Required work =
Copy out the whole text on Xavier Mbuyamba word for word.

Xavier Mbuyamba (born 31 December 2001) is a Dutch professional footballer who plays as a centre-back for Eredivisie club Volendam.

Mbuyamba made his professional debut for MVV Maastricht in 2018 and became the club's youngest-ever debutant, before moving to FC Barcelona the following year. After a season in Spain, he joined Premier League side Chelsea where he has continued his progression with the club's development side. He left Chelsea on a permanent deal on September 1, 2022 to join Eredivisie side, FC Volendam. He is also a Dutch youth international and has represented the Netherlands U19 team since 2019, although he remains eligible to represent DR Congo through descent.

Club career

MVV Maastricht

Early life & career

Mbuyamba was born in Maastricht, Netherlands to a Congolese father and Dutch mother and is one of four brothers born from the relationship. He hails from a sporting family and his older brother, Nathan, plays in the lower leagues in the Dutch system while his younger brother, Jeannot, is a budding goalkeeper. His other sibling, Noah, is an aspirant Paralympic sprinter. Mbuyamba started his footballing career with amateur clubs VV de Heeg and VV Scharn before joining the development structures of MVV Maastricht at the age of nine. There, he rapidly progressed through the club's academy and, upon making his senior debut against FC Volendam in the Eerste Divisie in November 2018, he became the club's youngest-ever player at the age of 16 years, 10 months and nine days. He ultimately made 11 league appearances for Maastricht throughout the season and his performances reportedly attracted attention from a host of European clubs, including the likes of Bayern Munich, Chelsea, Liverpool and Real Madrid. Mbuyamba was later invited to trial with Chelsea and was only prevented a move to London due to the club's transfer ban at the time, before electing instead to sign his first professional contract with Barcelona.

Dataset section =
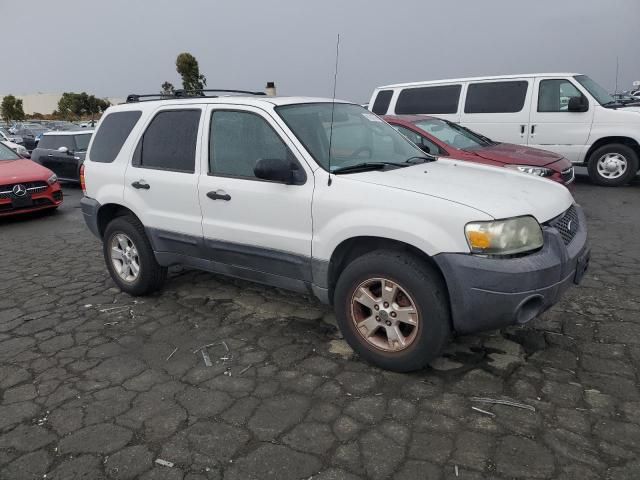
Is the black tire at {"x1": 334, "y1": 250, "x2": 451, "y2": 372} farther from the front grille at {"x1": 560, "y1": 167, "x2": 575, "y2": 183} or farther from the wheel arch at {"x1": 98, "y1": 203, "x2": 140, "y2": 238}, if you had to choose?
the front grille at {"x1": 560, "y1": 167, "x2": 575, "y2": 183}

Answer to the problem =
Xavier Mbuyamba (born 31 December 2001) is a Dutch professional footballer who plays as a centre-back for Eredivisie club Volendam.

Mbuyamba made his professional debut for MVV Maastricht in 2018 and became the club's youngest-ever debutant, before moving to FC Barcelona the following year. After a season in Spain, he joined Premier League side Chelsea where he has continued his progression with the club's development side. He left Chelsea on a permanent deal on September 1, 2022 to join Eredivisie side, FC Volendam. He is also a Dutch youth international and has represented the Netherlands U19 team since 2019, although he remains eligible to represent DR Congo through descent.

Club career

MVV Maastricht

Early life & career

Mbuyamba was born in Maastricht, Netherlands to a Congolese father and Dutch mother and is one of four brothers born from the relationship. He hails from a sporting family and his older brother, Nathan, plays in the lower leagues in the Dutch system while his younger brother, Jeannot, is a budding goalkeeper. His other sibling, Noah, is an aspirant Paralympic sprinter. Mbuyamba started his footballing career with amateur clubs VV de Heeg and VV Scharn before joining the development structures of MVV Maastricht at the age of nine. There, he rapidly progressed through the club's academy and, upon making his senior debut against FC Volendam in the Eerste Divisie in November 2018, he became the club's youngest-ever player at the age of 16 years, 10 months and nine days. He ultimately made 11 league appearances for Maastricht throughout the season and his performances reportedly attracted attention from a host of European clubs, including the likes of Bayern Munich, Chelsea, Liverpool and Real Madrid. Mbuyamba was later invited to trial with Chelsea and was only prevented a move to London due to the club's transfer ban at the time, before electing instead to sign his first professional contract with Barcelona.